David Knifton QC in ground-breaking judgement on liability of MIB

 

In a ground-breaking judgement handed down on 14.9.18, the High Court has held that the Motor Insurers’ Bureau (MIB) is directly liable for injuries caused by the use of an uninsured vehicle on private land. In Lewis v Tindale & MIB [2018] EWHC 2376 (QB), Soole J accepted arguments from EU specialist Philip Moser QC of Monckton Chambers and David Knifton QC of Exchange Chambers that the MIB was an emanation of the state, against which the provisions of the 2009 EU Motor Insurance Directive (2009/103/EC) were directly effective.

Mr Lewis suffered grievous injuries to his spinal cord and brain when he was run down by an uninsured Nissan 4×4 vehicle driven by the 1st Defendant on private land. The vehicle had been driven along a road and footpath, before deliberately driving through a barbed wire fence onto a field, where it collided with the Claimant. The 1st Defendant had no funds and was uninsured. The claim against the MIB was resisted on the basis that the Claimant’s injuries did not arise out of the use of the vehicle on a road or other public place, and hence fell outside the scope of the compulsory insurance requirement under s. 145 of the Road Traffic Act 1988. Since the MIB’s obligation is to satisfy a judgment in respect of a “relevant liability” (i.e. one for which a contract of insurance must be in force to comply with the Road Traffic Act 1988), the MIB argued that it was not liable to meet the claim.

Following a preliminary issue trial before the High Court in Birmingham, Soole J accepted that he was bound by authority (Inman v Kenny [2001] EWCA Civ 35 and Clarke v Clarke [2012] EWHC 2118) to find that the Claimant’s injuries did not arise out of the use of the vehicle on a road or other public place, since the mere fact that a motorist had used a road or other public place in order to get to the private land where the accident happened was not sufficient to establish causation. Those cases established that the use of the vehicle on the road or other public place must inevitably have caused the accident in order to fall within s.145: the causal link was not established where the motorist had deliberately driven off the road and onto the private land. Accordingly, the 1st Defendant’s use of the vehicle on a road before taking the deliberate course of entering the field was no more than a merely fortuitous concomitant of the accident, and in no way a contributing factor.

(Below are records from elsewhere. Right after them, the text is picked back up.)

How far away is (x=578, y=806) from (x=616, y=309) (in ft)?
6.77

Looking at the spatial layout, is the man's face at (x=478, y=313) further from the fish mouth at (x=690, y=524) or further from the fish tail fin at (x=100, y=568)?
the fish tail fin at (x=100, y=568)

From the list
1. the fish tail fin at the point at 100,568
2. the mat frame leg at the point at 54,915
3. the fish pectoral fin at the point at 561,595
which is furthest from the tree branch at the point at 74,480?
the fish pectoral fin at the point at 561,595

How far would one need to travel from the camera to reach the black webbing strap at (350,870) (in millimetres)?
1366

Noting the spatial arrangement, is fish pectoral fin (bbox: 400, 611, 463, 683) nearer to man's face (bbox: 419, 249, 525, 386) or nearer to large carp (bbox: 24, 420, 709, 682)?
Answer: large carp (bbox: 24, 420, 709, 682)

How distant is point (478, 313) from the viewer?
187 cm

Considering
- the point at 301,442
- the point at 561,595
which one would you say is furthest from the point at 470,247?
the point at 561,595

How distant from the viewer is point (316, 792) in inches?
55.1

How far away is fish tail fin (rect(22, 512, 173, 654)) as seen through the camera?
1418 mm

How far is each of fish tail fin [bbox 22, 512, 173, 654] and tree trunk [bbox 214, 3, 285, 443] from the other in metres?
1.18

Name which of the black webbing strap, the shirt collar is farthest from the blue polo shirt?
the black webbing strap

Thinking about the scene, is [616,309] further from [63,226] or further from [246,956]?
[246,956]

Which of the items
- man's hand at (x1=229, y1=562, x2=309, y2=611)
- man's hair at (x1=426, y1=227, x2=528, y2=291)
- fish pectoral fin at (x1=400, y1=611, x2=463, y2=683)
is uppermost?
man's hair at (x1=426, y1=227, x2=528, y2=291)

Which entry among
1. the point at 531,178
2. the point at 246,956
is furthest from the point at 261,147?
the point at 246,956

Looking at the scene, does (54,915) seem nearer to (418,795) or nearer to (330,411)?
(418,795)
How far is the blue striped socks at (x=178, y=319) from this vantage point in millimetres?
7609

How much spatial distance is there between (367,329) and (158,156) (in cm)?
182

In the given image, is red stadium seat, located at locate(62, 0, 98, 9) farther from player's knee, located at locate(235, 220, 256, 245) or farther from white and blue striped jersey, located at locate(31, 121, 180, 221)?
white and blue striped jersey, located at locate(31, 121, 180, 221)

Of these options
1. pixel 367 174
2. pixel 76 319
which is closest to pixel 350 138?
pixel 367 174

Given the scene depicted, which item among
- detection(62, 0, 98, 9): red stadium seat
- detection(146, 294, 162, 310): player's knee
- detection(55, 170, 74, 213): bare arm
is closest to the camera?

Whilst accepting that the CJEU had authoritatively determined in Vnuk v Zavarovalnica Triglav dd [2016] RTR 10 and subsequent cases that the 2009 Directive required insurance to cover any use of a vehicle that is consistent with the normal function of that vehicle, Soole J further considered that he was unable to read down the wording of s.145(3) in accordance with the Marleasing principle, so as to omit the words “on a road or other public place”. Such an interpretation went against the grain and thrust of the legislation and would amount to an amendment, rather than an interpretation, of s.145(3). Further, it raised policy ramifications which were not for the Court, and its effect would be to impose retrospective criminal liability for the use of uninsured vehicles on private land.

On the issue of direct effect, however, the judge accepted that the provisions of the 2009 Directive were unconditional and sufficiently precise to be relied upon against any national provision which was incompatible. The CJEU in Vnuk and subsequent decisions had unequivocally established that the obligation of compulsory insurance extends to the use of vehicles on private land. Article 3 of the Directive clearly defined rights which individuals were able to assert against the State or its emanation. In the light of the decision of the CJEU in Farrell v Whitty (No. 2) concerning the Irish MIB, previous English authority that the MIB was not an emanation of state (Byrne v MIB [2009] QB 66; Mighell v Reading [1999] Lloyds Rep IR 30) had been superseded. The MIB was clearly a private law body on which the UK State had conferred a task in the public interest, and which possessed special statutory powers such as the power to oblige insurers carrying on motor vehicle insurance to be members of it and to fund it. Accordingly, the MIB was liable to satisfy the judgment on the basis that the provisions of the 2009 had direct effect against it, at least to the extent of the minimum requisite cover of €1m.

Recognising the significance of the judgment for other claims, Soole J granted the MIB permission to appeal to the CA. It is likely that the Claimant will cross-appeal on the other issues.

The instructing solicitors in the case were Thompsons.